Funds turned up with near 1000 contracts to sell between Dec, March and May, so it was with some surprise that prices opened around unchanged.
As the re-open came and saw some higher levels, it became clear that there had indeed been quite a degree of trade export business overnight, and the resultant commercial hedging early took prices up some 90 points in December.
Another early factor was that without the constant bear spreading from the index funds ( with the GSCI roll officially over yesterday ) the Dec gained a lot of ground on March, and as the day progressed this became more alarming with the Dec / march spread narrowing from near 400 yesterday back to around 325 by the close.
Trade continued as a heavy outright buyer of December, to the stage where many were wondering if there may emerge a strong stopper of the December contract.

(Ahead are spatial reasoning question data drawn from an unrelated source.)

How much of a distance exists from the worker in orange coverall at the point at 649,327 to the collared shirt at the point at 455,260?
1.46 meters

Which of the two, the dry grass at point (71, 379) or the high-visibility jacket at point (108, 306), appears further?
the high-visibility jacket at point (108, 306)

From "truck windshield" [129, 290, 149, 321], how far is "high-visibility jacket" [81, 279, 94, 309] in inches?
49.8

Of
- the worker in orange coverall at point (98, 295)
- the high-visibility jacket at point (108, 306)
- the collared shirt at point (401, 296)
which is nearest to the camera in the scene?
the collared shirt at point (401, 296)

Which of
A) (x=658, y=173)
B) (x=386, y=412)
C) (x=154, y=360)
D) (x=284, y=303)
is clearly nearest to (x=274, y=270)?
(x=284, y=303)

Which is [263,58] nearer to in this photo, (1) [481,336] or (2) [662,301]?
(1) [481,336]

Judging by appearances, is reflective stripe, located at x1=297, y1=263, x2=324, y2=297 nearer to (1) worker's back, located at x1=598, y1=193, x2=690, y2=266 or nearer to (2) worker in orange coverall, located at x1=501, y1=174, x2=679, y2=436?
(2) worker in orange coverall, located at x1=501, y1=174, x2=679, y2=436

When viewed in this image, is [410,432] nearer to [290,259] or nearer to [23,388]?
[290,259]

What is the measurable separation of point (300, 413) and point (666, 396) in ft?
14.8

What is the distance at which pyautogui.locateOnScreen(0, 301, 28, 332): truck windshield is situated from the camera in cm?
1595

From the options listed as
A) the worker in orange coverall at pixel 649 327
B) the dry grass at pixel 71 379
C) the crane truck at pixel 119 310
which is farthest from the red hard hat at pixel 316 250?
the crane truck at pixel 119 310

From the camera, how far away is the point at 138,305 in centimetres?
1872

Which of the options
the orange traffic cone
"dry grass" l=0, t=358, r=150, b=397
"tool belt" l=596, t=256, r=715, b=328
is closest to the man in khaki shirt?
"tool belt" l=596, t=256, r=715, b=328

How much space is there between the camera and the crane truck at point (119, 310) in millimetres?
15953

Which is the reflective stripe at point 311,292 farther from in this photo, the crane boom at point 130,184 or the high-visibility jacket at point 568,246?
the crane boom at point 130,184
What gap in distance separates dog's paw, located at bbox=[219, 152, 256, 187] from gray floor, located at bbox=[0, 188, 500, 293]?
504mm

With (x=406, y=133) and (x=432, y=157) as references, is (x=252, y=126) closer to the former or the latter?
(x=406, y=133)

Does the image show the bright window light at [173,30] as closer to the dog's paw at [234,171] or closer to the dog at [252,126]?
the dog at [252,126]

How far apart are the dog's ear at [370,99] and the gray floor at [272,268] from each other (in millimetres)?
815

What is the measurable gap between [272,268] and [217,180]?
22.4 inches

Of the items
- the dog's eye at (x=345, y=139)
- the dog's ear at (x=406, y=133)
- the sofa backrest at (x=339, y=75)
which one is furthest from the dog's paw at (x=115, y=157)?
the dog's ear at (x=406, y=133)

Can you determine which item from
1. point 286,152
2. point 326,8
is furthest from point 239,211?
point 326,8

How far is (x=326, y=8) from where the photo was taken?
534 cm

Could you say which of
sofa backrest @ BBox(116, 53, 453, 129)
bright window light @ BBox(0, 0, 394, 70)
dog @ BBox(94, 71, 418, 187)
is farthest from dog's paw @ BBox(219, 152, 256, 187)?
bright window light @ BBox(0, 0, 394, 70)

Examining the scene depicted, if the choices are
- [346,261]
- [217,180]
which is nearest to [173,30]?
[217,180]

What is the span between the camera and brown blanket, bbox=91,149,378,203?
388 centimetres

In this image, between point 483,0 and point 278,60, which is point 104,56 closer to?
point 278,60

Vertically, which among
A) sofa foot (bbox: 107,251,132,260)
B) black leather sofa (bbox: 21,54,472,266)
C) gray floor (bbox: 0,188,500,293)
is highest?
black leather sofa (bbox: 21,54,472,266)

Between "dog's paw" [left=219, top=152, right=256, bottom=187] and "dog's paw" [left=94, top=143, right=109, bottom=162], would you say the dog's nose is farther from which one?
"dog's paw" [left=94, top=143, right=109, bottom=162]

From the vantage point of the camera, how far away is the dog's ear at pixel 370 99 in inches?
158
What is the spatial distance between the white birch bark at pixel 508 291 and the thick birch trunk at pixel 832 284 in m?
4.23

What is more likely is that today's spreading found a liquidity hole without the GSCI rolls. As a result the December finished with solid gains of 77, whilst the March settled 5 points lower. Estimated volume was again very large at 47,000 lots.
Tuesday's traditional spec hedge report will be delayed until tomorrow morning. Whilst the CFTC report on Friday indicates a spec position which is lessshort week on week ( CFTC futures only—14.7 percent), with December options expiration and a lot of in the money puts exercising, there is a likelihood that spec shorts even further reduced having had short in the money puts exercise against short futures.